There’s been some serendipity in him coming to writing — as he explains in the introduction to his book — The Monthly‘s request to write a regular column came out of the blue. But he’s grateful: "It’s very rare in your late 40s, late in your career, that you get a chance to have a go at a whole other thing. I’ve found a voice that in a way I never knew I had." It gives him a chance, among other things, to advocate for the artists he loves and believes deserve a wider audience, as in the book where he talks about Texan singer-songwriter Guy Clark’s classic album Old No. 1. Nevertheless, although he has an "almost evangelical desire" to push particular albums, he has to restrain himself to the occasions where the chance comes up.
We move onto the music, and any remaining restraint drops away — he’s very keen to promote his show 15 Songs of Sydney, which he promises will contain songs he wrote when he was living here, and songs of reminiscence, ranging across the Go-Betweens and his solo work. There will be "lots of stories — the show might go for four and a half hours". On the strength of recent shows I’ve seen, anyone who has a chance should go along — he’s in form, and it should be a treat.

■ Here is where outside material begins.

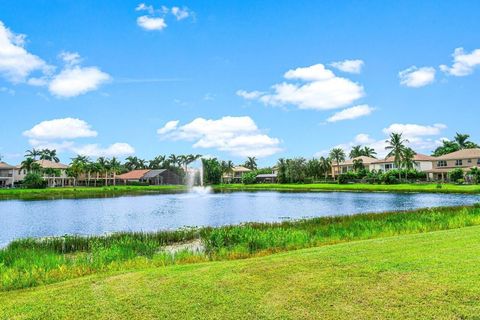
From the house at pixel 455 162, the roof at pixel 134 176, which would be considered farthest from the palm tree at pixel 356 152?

As a Queensland boy, I couldn’t let him go without asking him about a major piece of transport infrastructure being named after his band, the Go-Between Bridge across the Brisbane River. "You obviously go into a rock band hoping for certain things to happen, having a bridge named after you isn’t one of them." But he describes himself as "happy, it’s touching, it’s overwhelming". He notes the "blanket publicity we now get, which we never managed to get with our music". He lives back in Brisbane now, in the suburb he grew up in, and acknowledges how important that is to his identity. He might have returned home, but he seems to me like a man who, in midlife, is just discovering what he’s capable of.